004 12APR2017 05MAY2017 62

004 13APR2017 05MAY .

005 10MAY2017 10MAY2017 .

I want to create a unique dataset that has only one observation per patient, in order of preference:

1) CLIN_DATE = SURG_DATE and CLIN_wt ne .

2) min(SURG_DATE - CLIN_DATE) and CLIN_wt ne .

3) CLIN_WT = .

...but no patients are deleted if (even patients with missing clin_wt have at least one entry)?

Want:

001 03APR2017 03APR2017 85

002 002 10APR2017 01MAY2017 92

03 12APR2017 05MAY2017 52

004 12APR2017 05MAY2017 62

005 14APR2017 10MAY2017 .

Thank you.

HB · Posted 09-11-2023 06:52 PM

Given

data visits;
   input ID clin_date:date10. surg_date:date9. clin_wt;
   format clin_date date10. surg_date date10.;
datalines;
001 01APR2017 03APR2017 85
001 02APR2017 03APR2017 84
001 03APR2017 03APR2017 85
002 10APR2017 01MAY2017 92
003 10APR2017 05MAY2017 54
003 12APR2017 05MAY2017 52
004 12APR2017 05MAY2017 62
004 13APR2017 05MAY2017 .
005 10MAY2017 10MAY2017 .
;
run;

Maybe something like:


proc sql;
	select	* 
	from visits
	where clin_wt is not null
	group by id
	having surg_date = max(surg_date) and clin_date = max(clin_date)

	union 

	select * 
	from visits
	where clin_wt is null and ID not in 
		(
		select id 
		from visits
		where clin_wt is not null
		group by id
		having surg_date = max(surg_date) and clin_date = max(clin_date)
		)
	group by id
	having surg_date = max(surg_date) and clin_date = max(clin_date);
quit;

which gives me

ID	clin_date	surg_date	clin_wt
1	3-Apr-17	3-Apr-17	85
2	10-Apr-17	1-May-17	92
3	12-Apr-17	5-May-17	52
4	12-Apr-17	5-May-17	62
5	10-May-17	10-May-17

View solution in original post

HB · Posted 09-11-2023 06:19 PM

Your want is a little messed up. There is no 14Apr in the have. And i don't really understand what you want to do with clin_wt.

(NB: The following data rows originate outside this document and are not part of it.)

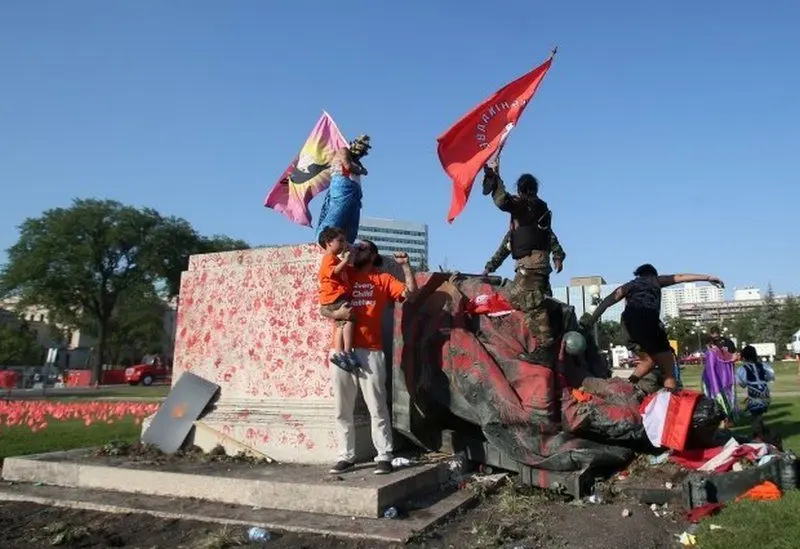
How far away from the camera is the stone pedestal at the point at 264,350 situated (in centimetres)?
511

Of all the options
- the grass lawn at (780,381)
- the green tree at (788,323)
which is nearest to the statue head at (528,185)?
the grass lawn at (780,381)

EmilyAV · Posted 09-11-2023 06:24 PM

My apologies.

I've repasted my question with the corrected want file here:

have:

ID clin_date surg_date clin_wt

001 01APR2017 03APR2017 85

001 02APR2017 03APR2017 84

001 03APR2017 03APR2017 85

002 10APR2017 01MAY2017 92

003 10APR2017 05MAY2017 54

003 12APR2017 05MAY2017 52

004 12APR2017 05MAY2017 62

004 13APR2017 05MAY .

005 10MAY2017 10MAY2017 .

I want to create a unique dataset that has only one observation per patient, in order of preference:

1) CLIN_DATE = SURG_DATE and CLIN_wt ne .

2) min(SURG_DATE - CLIN_DATE) and CLIN_wt ne .

3) CLIN_WT = .

...but no patients are deleted if (even patients with missing clin_wt have at least one entry)?

Want:

001 03APR2017 03APR2017 85

002 002 10APR2017 01MAY2017 92

03 12APR2017 05MAY2017 52

004 12APR2017 05MAY2017 62

005 10MAY2017 10MAY2017 .

CLIN_WT is the patient weight measured on the CLIN_DATE.

If there is any non-missing value of CLIN_WT available for a patient, I'd prefer to select that set of observations over a later missing CLIN_WT value.

However, if all CLIN_WT values are missing for a patient, I want to retain at least one observation for that patient: the one with the latest CLIN_DATE entry.

HB · Posted 09-11-2023 06:52 PM

Given

data visits;
   input ID clin_date:date10. surg_date:date9. clin_wt;
   format clin_date date10. surg_date date10.;
datalines;
001 01APR2017 03APR2017 85
001 02APR2017 03APR2017 84
001 03APR2017 03APR2017 85
002 10APR2017 01MAY2017 92
003 10APR2017 05MAY2017 54
003 12APR2017 05MAY2017 52
004 12APR2017 05MAY2017 62
004 13APR2017 05MAY2017 .
005 10MAY2017 10MAY2017 .
;
run;

Maybe something like:


proc sql;
	select	* 
	from visits
	where clin_wt is not null
	group by id
	having surg_date = max(surg_date) and clin_date = max(clin_date)

	union 

	select * 
	from visits
	where clin_wt is null and ID not in 
		(
		select id 
		from visits
		where clin_wt is not null
		group by id
		having surg_date = max(surg_date) and clin_date = max(clin_date)
		)
	group by id
	having surg_date = max(surg_date) and clin_date = max(clin_date);
quit;

which gives me

ID	clin_date	surg_date	clin_wt
1	3-Apr-17	3-Apr-17	85
2	10-Apr-17	1-May-17	92
3	12-Apr-17	5-May-17	52
4	12-Apr-17	5-May-17	62
5	10-May-17	10-May-17

EmilyAV · Posted 09-11-2023 07:08 PM

Works great, thank you! I have never used the union function before.